As early as the 1400’s, people would call out an untruthful person with the phrase, “liar, liar – lick dish,” the idea behind it being the person would lie as quickly as a dog would lick a dish.
The “liar, liar” phrase gained steam and staying power because generally speaking people do not like to be lied to. The ironic part of not being lied to is that even people who don’t like to be lied to tend to lie – because everyone lies. Recent studies show the average person will tell over 100,000 lies in his or her life time.
Another irony in the “liar, liar” phrase is that not everything everyone says that turns out to be untrue is actually a lie. Sometimes people say things they mean when they say them but circumstances change and what was said that was meant turns out to be untrue.

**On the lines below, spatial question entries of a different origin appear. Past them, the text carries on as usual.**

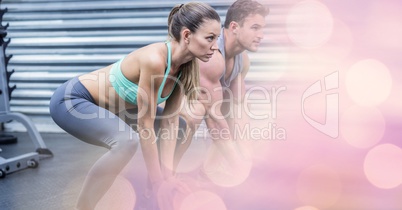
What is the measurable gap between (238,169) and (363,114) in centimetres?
234

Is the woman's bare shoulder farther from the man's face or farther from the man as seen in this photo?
the man's face

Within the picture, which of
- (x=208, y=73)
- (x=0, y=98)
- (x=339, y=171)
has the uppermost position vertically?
(x=208, y=73)

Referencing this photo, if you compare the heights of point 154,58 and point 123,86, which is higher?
point 154,58

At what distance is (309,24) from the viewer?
584 cm

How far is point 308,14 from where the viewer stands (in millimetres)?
5855

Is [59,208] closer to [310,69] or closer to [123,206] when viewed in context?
[123,206]

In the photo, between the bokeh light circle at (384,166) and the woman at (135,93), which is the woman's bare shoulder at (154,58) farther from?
the bokeh light circle at (384,166)

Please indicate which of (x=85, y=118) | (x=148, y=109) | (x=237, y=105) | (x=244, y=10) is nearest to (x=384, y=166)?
(x=237, y=105)

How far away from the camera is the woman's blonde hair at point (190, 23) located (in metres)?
2.63

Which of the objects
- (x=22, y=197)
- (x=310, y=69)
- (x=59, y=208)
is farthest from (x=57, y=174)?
(x=310, y=69)

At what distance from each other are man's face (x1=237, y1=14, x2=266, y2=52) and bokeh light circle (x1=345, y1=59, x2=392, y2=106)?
2.46 meters

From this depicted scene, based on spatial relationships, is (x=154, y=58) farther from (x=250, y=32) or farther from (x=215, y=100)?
(x=250, y=32)

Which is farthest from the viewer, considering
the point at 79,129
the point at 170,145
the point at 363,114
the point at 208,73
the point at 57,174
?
the point at 363,114

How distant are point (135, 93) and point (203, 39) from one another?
486mm
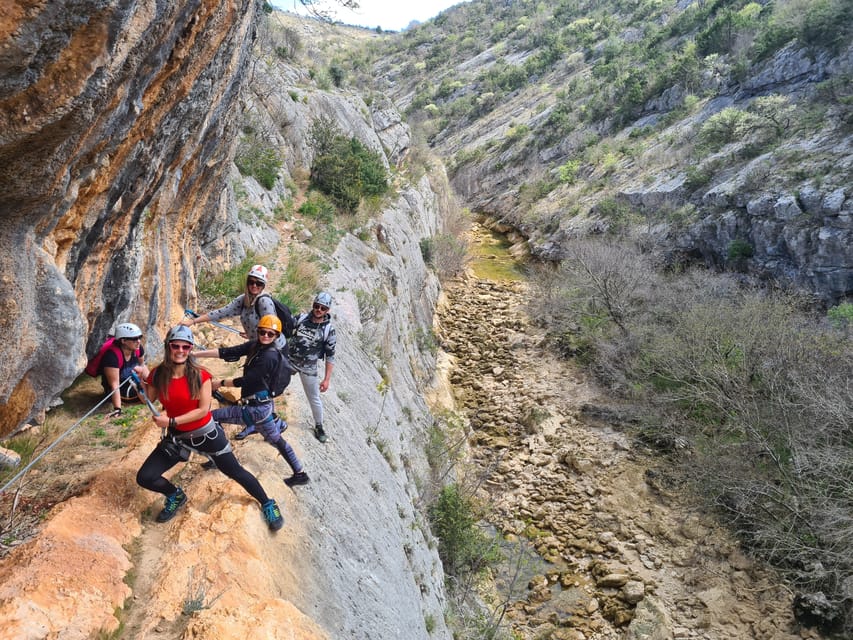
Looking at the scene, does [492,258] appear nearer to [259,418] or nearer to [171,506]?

This happened to a guy named Peter, who was one of Jesus’ early and closest followers. What he said (and meant) and then what happened when what he said turned out to be untrue was the focus of part 2 (Emphatic Declaration) of CCC’s Without a Doubt series.
Check out this part of Peter’s story in Mark 14:27-31, 66-72 and next step/consider the following questions about how what we say can be untrue but not really a lie.
- Would you describe yourself as an average person? Why or why not?
- Would you still describe yourself as an average person based on the stat that the average person lies 100,000 times in his or her life? Why or why not?
- Have you ever declared something emphatically which later changed based on circumstances?
- Why do you think Peter was so emphatic in his declaration he would never deny Jesus?
- How do you think you would have felt if you were Peter when Jesus predicted the 3 denials?
- Why do you think Peter increased the intensity of his emphatic declaration?
- Why was Peter not with Jesus after he was arrested?
- Why do you think Peter denied knowing Jesus?
- How might Peter have benefited from learning to “never say never”?
- Do you think Peter meant it when he said he would never deny Jesus? Why or why not?
- What role might doubt have played in Peter denying Jesus?
- In what ways have you learned to “never say never” about emphatic declarations – about God and life?
- What role does doubt play in your relationship with God?
- What next steps will you take for doubt to take you to a stronger confidence in what you believe?
We can genuinely believe what we say when we say it, but then circumstances can change rendering what we said and meant untrue (which is why we are encouraged to “never say never”). When circumstances change, doubt can creep in. And when doubt creeps in, we are left with a choice – we can either allow doubt to weaken or strengthen what we believe. Where does doubt take you?
Today is Monday – make it a day you say what you mean and mean what you say and then stay faithful 100% (a take from Horton the elephant) no matter the circumstances.